An AT&T DIRECTV takeover agreement has been approved by both boards of the US telecommunications giant and the satellite TV provider in a deal valued at $48.5 billion involving cash and stock.
Under the terms of the deal, AT&T will acquire DIRECTV by paying its shareholders $95 per share, consisting of $28.50 per share in cash and $66.50 per share in AT&T stock.
The acquisition, which needs to be approved, will give AT&T access to forty million digital TV customers in the United States and Latin American, adding another source of revenue to its traditional telecommunications business.
Approval required
The takeover still has two more hurdles to jump:
- DIRECTV shareholders’ approval.
- Approval by the US Department of Justice and the Federal Communications Commission.
AT&T and Direct TV both believe the deal will be completed within the next 12 months.
Randall Stephenson, AT&T Chairman and CEO, said:
“This is a unique opportunity that will redefine the video entertainment industry and create a company able to offer new bundles and deliver content to consumers across multiple screens – mobile devices, TVs, laptops, cars and even airplanes. At the same time, it creates immediate and long-term value for our shareholders.”
“DIRECTV is the best option for us because they have the premier brand in pay TV, the best content relationships, and a fast-growing Latin American business. DIRECTV is a great fit with AT&T and together we’ll be able to enhance innovation and provide customers new competitive choices for what they want in mobile, video and broadband services. We look forward to welcoming DIRECTV’s talented people to the AT&T family.”
AT&T buys into wide range of pay TV products
DIRECTV is one of the leading pay TV providers in the American continent, with viewers in the US and Latin America. AT&T has a “best-in-class” nationwide mobile network and high speed broadband network that will cover 70 million customer locations with the broadband expansion that this deal will enable, AT&T wrote.
DIRECTV has a wide range of premier programs, including the TV rights to “NFL Sunday Ticket”; subscribers have access to every US football match played on Sunday afternoons via their laptops, mobile devices and televisions.

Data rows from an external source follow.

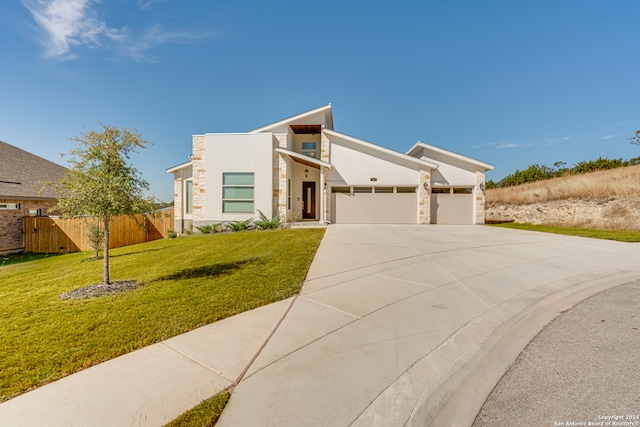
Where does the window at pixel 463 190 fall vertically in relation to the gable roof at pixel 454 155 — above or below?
below

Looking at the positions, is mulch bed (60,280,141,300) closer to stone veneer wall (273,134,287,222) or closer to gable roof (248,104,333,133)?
stone veneer wall (273,134,287,222)

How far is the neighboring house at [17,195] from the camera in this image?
12828 mm

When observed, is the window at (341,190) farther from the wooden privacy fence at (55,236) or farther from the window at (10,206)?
the window at (10,206)

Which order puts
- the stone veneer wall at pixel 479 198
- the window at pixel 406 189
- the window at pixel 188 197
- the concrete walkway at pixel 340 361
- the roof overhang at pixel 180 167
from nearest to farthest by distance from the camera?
the concrete walkway at pixel 340 361, the roof overhang at pixel 180 167, the window at pixel 188 197, the window at pixel 406 189, the stone veneer wall at pixel 479 198

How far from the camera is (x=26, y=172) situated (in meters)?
15.7

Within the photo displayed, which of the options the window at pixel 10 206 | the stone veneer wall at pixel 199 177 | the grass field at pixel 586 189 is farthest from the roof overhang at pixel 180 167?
the grass field at pixel 586 189

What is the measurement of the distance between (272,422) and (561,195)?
2583 centimetres

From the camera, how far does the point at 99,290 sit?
5.02m

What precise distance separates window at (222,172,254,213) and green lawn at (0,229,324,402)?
24.6 feet

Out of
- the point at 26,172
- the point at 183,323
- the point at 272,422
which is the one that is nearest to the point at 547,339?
the point at 272,422

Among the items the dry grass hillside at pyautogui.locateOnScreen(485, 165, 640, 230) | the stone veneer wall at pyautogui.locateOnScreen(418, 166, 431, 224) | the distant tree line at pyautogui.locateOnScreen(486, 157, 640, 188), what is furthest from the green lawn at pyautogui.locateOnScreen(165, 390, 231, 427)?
the distant tree line at pyautogui.locateOnScreen(486, 157, 640, 188)

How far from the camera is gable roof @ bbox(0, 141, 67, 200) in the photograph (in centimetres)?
1340

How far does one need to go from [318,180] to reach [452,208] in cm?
922

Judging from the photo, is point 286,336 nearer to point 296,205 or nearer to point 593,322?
point 593,322
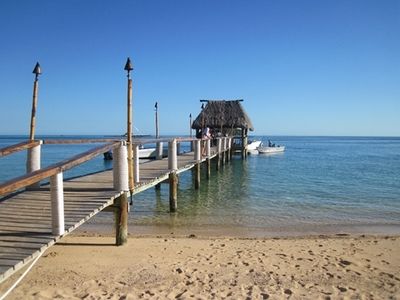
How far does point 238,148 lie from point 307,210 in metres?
22.6

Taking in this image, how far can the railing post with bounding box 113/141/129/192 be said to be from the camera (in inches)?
295

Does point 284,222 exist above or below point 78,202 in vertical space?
below

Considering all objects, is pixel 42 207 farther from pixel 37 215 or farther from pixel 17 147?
pixel 17 147

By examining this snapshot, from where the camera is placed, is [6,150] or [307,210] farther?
[307,210]

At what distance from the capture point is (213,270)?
22.1ft

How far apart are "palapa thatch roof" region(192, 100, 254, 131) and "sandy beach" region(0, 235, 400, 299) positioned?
26.2 metres

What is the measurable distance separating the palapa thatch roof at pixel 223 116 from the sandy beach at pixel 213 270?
26.2m

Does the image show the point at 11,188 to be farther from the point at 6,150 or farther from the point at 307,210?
the point at 307,210

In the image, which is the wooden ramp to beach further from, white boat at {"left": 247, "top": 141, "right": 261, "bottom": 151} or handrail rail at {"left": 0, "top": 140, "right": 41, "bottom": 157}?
white boat at {"left": 247, "top": 141, "right": 261, "bottom": 151}

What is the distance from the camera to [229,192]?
17781 millimetres

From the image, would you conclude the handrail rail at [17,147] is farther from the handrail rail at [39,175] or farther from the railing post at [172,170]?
the railing post at [172,170]

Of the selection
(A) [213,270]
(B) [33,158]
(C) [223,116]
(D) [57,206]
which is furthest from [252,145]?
(D) [57,206]

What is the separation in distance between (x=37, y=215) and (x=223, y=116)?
3036cm

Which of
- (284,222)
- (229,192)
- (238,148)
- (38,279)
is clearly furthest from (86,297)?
(238,148)
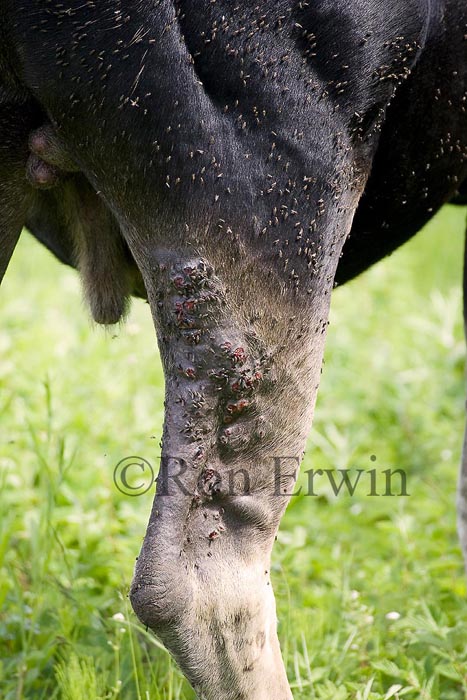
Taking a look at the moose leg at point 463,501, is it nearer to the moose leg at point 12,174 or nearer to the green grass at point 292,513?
the green grass at point 292,513

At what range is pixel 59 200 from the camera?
2.50 meters

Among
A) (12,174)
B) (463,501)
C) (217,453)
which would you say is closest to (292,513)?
(463,501)

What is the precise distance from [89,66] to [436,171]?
89 centimetres

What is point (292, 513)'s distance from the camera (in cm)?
397

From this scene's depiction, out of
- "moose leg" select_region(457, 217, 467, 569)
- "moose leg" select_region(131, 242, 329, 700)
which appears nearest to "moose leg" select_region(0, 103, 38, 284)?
"moose leg" select_region(131, 242, 329, 700)

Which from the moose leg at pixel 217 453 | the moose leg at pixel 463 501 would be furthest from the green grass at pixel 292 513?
the moose leg at pixel 217 453

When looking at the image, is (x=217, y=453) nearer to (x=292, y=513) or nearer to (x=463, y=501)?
(x=463, y=501)

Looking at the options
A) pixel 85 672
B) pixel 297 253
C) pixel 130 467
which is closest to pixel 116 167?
pixel 297 253

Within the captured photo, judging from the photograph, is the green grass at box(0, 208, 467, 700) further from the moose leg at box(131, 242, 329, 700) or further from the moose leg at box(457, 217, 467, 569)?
the moose leg at box(131, 242, 329, 700)

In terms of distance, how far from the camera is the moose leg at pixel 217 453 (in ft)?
6.64

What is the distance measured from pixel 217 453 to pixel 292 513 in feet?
6.42

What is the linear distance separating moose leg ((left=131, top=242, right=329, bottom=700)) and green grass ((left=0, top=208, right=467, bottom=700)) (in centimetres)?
37

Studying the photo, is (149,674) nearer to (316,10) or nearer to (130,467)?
(130,467)

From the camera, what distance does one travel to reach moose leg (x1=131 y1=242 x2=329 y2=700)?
2023 millimetres
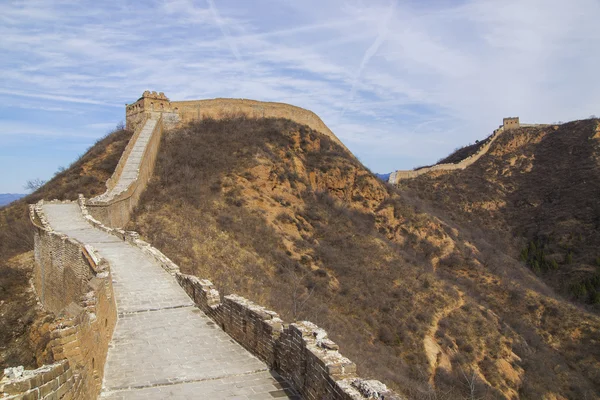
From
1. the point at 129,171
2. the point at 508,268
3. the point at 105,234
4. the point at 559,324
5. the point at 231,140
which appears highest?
the point at 231,140

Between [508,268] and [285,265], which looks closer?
[285,265]

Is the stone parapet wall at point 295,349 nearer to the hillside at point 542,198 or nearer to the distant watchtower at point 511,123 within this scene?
the hillside at point 542,198

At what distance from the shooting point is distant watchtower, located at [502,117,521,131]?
6109cm

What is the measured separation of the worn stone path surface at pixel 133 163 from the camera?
19.3 metres

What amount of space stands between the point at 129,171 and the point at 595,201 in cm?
4403

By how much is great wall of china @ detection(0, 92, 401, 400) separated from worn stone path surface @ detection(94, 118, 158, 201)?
5.57 meters

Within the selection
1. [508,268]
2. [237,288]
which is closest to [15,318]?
[237,288]

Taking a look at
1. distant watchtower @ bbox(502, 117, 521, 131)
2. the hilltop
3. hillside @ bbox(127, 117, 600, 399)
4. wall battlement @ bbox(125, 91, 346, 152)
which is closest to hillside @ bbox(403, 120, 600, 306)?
distant watchtower @ bbox(502, 117, 521, 131)

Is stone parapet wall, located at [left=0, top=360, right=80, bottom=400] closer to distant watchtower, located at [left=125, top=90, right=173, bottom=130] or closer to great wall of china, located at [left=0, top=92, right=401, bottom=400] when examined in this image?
great wall of china, located at [left=0, top=92, right=401, bottom=400]

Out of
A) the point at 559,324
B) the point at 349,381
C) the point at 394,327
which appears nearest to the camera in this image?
the point at 349,381

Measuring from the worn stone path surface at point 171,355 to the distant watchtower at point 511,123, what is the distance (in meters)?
61.2

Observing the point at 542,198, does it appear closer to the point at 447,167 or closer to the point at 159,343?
the point at 447,167

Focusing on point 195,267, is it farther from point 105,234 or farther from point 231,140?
point 231,140

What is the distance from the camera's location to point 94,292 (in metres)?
6.77
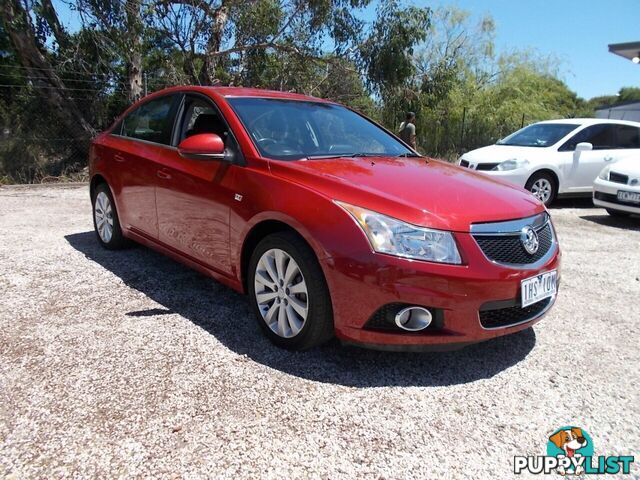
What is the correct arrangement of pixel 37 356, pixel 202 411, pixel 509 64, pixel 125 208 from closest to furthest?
1. pixel 202 411
2. pixel 37 356
3. pixel 125 208
4. pixel 509 64

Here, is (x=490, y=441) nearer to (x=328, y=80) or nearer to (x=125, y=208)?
(x=125, y=208)

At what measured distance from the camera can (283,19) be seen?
12.8m

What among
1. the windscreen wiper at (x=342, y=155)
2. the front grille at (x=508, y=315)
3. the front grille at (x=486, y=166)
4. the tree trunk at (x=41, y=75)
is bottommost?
the front grille at (x=508, y=315)

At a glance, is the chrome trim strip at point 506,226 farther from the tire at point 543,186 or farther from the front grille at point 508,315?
the tire at point 543,186

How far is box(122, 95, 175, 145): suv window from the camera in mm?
4008

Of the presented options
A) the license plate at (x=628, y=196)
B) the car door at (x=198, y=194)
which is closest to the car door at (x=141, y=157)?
the car door at (x=198, y=194)

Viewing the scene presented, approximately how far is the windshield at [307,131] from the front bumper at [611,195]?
484 centimetres

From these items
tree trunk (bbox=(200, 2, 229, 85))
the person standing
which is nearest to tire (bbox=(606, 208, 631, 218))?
the person standing

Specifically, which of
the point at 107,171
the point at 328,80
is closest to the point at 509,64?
the point at 328,80

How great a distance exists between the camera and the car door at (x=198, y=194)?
3250 millimetres

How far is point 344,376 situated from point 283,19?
1194 centimetres

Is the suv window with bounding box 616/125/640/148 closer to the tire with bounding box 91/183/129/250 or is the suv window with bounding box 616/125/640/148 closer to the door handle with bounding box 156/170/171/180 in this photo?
the door handle with bounding box 156/170/171/180

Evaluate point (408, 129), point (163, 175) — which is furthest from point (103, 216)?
point (408, 129)

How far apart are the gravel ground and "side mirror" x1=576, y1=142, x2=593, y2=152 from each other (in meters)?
Answer: 5.21
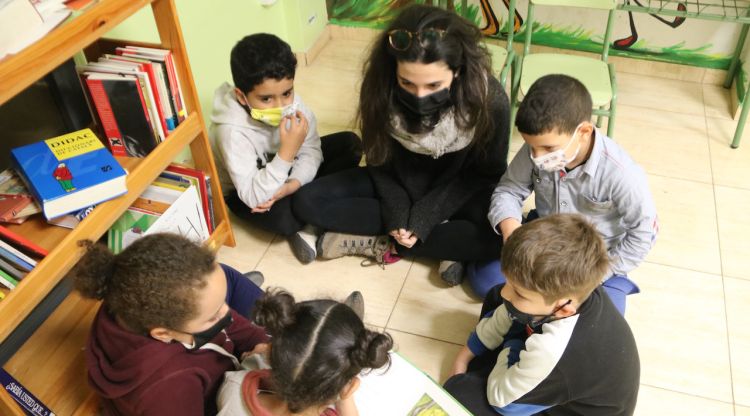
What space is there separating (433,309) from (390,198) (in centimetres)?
38

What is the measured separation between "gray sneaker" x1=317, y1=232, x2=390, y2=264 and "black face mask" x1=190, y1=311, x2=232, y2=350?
2.27 ft

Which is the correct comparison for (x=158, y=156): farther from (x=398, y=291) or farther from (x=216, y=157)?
(x=398, y=291)

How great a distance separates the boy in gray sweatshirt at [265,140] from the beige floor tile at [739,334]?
4.28 feet

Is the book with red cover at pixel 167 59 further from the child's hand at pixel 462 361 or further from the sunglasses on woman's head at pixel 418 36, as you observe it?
the child's hand at pixel 462 361

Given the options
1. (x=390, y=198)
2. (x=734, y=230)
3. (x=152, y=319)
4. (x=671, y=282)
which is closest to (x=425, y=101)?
(x=390, y=198)

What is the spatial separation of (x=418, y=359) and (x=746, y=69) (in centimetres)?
207

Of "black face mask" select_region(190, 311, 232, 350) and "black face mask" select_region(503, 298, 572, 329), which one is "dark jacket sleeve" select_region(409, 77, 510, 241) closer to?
"black face mask" select_region(503, 298, 572, 329)

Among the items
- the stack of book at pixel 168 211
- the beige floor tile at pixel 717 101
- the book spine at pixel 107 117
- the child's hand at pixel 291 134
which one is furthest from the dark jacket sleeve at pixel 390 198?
the beige floor tile at pixel 717 101

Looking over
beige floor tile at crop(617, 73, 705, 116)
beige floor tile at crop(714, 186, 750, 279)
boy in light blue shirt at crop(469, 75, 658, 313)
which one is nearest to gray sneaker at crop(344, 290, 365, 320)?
boy in light blue shirt at crop(469, 75, 658, 313)

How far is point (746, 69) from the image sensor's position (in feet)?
8.33

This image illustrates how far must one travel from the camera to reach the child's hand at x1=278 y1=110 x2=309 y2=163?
5.77 feet

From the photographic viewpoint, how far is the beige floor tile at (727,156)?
87.3 inches

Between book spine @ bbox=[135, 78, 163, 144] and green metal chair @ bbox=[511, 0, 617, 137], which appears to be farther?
green metal chair @ bbox=[511, 0, 617, 137]

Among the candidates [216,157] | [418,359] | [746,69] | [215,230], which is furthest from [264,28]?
[746,69]
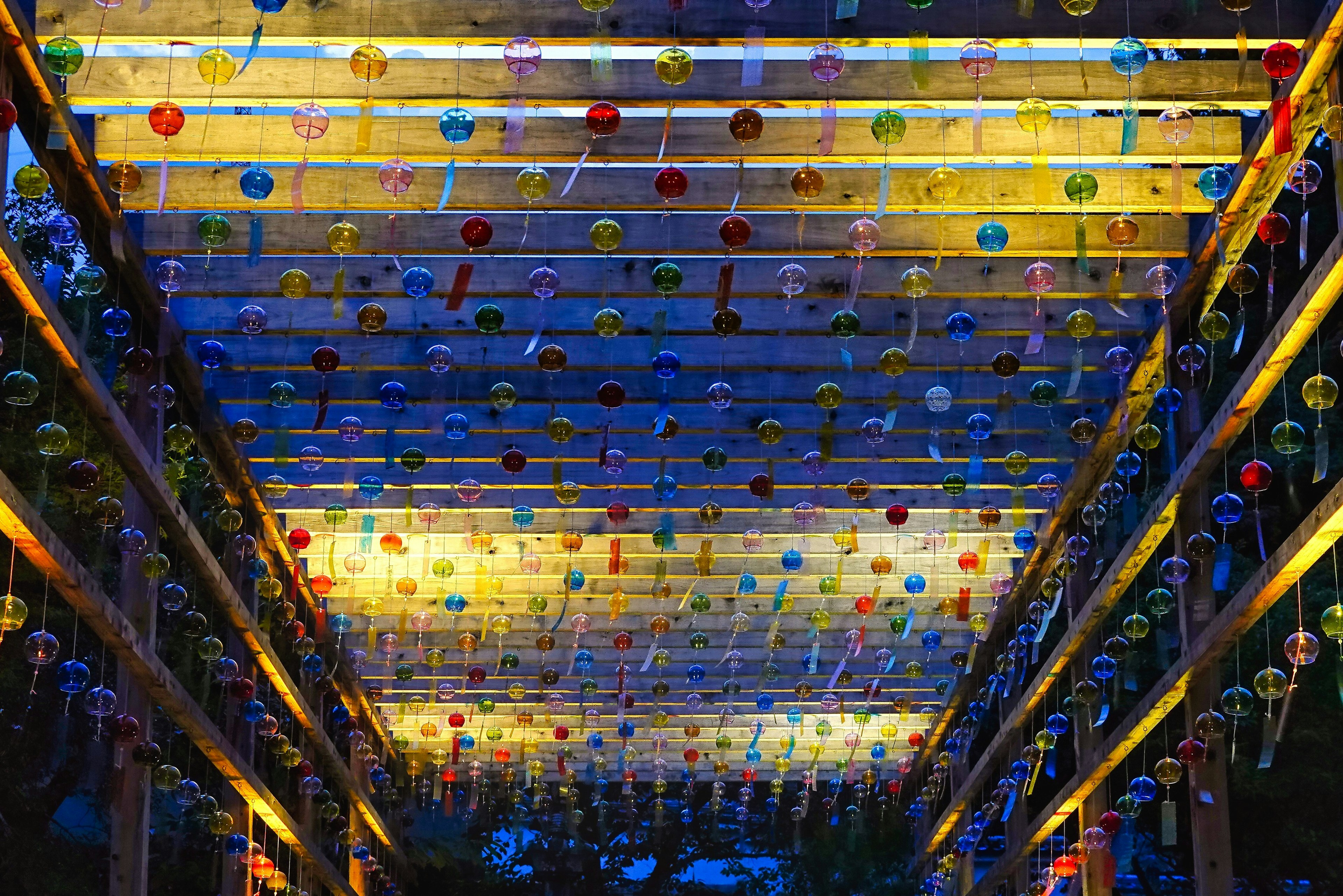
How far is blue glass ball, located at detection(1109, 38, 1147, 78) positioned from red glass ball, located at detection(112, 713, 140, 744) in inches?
180

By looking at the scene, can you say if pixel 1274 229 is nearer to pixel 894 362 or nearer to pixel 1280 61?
pixel 1280 61

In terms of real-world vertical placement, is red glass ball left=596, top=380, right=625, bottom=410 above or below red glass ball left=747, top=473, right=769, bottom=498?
above

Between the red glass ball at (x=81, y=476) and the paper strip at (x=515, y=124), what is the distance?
1.83m

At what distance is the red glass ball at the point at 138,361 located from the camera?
21.3 ft

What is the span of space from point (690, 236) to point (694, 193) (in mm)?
332

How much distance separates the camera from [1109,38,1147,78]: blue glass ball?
534 cm

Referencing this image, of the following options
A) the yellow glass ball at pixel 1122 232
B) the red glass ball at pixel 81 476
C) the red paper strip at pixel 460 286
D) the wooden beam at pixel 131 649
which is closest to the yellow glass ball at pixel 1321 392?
the yellow glass ball at pixel 1122 232

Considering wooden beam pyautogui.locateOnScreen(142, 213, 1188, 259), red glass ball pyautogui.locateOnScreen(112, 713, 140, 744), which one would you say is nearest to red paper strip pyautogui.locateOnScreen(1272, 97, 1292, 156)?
wooden beam pyautogui.locateOnScreen(142, 213, 1188, 259)

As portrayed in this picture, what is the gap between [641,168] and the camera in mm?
7082

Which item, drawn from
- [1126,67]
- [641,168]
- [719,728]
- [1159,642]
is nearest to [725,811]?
[719,728]

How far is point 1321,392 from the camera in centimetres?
560

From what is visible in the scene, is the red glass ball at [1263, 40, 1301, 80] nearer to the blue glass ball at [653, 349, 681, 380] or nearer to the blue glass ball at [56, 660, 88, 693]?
the blue glass ball at [653, 349, 681, 380]

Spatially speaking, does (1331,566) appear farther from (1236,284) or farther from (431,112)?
(431,112)

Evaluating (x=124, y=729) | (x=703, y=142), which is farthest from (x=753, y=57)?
(x=124, y=729)
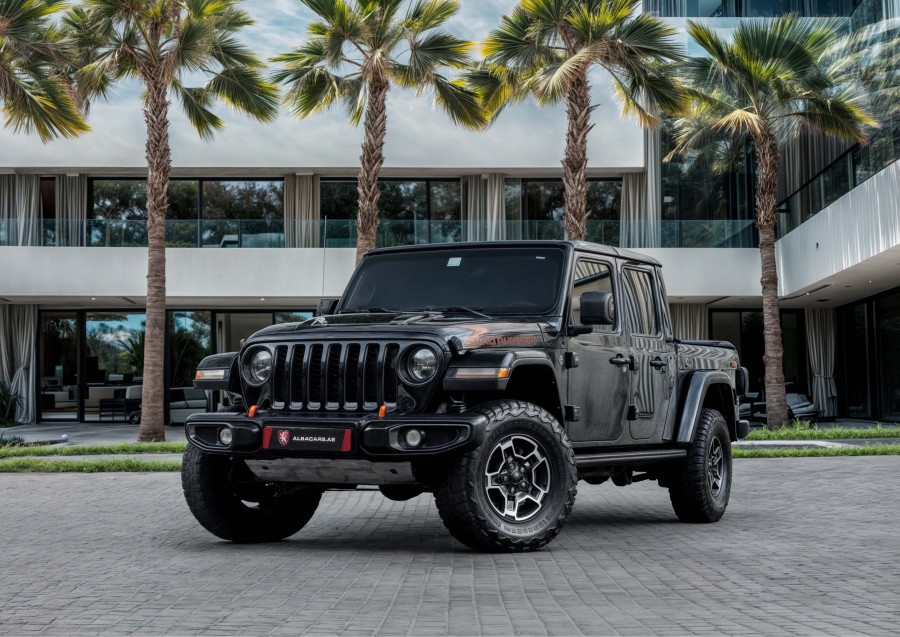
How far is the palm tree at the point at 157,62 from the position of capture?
1925 centimetres

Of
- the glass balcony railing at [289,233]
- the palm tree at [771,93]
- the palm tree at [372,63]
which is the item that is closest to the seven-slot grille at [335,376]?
the palm tree at [372,63]

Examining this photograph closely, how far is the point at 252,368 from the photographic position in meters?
6.93

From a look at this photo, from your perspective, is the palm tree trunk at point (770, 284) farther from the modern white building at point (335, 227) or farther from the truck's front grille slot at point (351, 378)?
the truck's front grille slot at point (351, 378)

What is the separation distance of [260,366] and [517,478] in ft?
6.09

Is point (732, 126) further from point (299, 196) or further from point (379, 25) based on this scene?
point (299, 196)

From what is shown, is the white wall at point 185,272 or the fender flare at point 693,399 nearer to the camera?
the fender flare at point 693,399

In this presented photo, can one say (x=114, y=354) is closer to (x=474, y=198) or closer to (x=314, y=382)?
(x=474, y=198)

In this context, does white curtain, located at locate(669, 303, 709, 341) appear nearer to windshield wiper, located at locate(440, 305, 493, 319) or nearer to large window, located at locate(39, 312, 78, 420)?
large window, located at locate(39, 312, 78, 420)

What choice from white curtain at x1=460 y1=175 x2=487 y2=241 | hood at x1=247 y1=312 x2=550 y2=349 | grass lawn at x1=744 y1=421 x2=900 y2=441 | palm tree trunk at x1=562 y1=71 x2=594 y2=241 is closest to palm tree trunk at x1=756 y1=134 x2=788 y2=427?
grass lawn at x1=744 y1=421 x2=900 y2=441

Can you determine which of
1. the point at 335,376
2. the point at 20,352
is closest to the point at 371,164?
the point at 20,352

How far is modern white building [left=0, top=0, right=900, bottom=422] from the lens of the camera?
81.4 feet

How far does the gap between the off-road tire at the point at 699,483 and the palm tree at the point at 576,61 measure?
1072 centimetres

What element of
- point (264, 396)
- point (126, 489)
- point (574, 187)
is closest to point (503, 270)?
point (264, 396)

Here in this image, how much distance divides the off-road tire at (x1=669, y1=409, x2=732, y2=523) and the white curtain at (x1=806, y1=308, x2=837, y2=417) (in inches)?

Mike White, president and CEO of DirecTV, said:
“This compelling and complementary combination will bring significant benefits to all consumers, shareholders and DIRECTV employees. U.S. consumers will have access to a more competitive bundle; shareholders will benefit from the enhanced value of the combined company; and employees will have the advantage of being part of a stronger, more competitive company, well positioned to meet the evolving video and broadband needs of the 21st century marketplace.”
Many partnerships formed
As communications giants pair up, the pressure will grow on those that are still alone. Comcast recently came to a deal to acquire Time Warner Cable for $45 billion, while Sprint Corp. is pushing ahead with a possible bid for T-Mobile US Inc.
Dish Network Corp, a satellite broadcaster like DIRECTV, but one focusing on the wireless industry, is still alone. Ryan Knutson writes in the Wall Street Journal that many people in Wall Street thought a deal with Dish would have suited AT&T better.
Verizon Communications Inc., which is larger than AT&T in the wireless business, spent $130 billion acquiring 45% of UK’s Vodafone PLC and is still developing its video strategy.
Knutson says it is uncertain whether Verizon and Dish can stay on the sidelines “as bigger rivals gain the clout to cut new deals and plow money into new technologies.”
Video – What is takeover?
When one firm purchases another, we refer to it as a takeover. When two equally-sized companies get together and become one company, we call it a merger.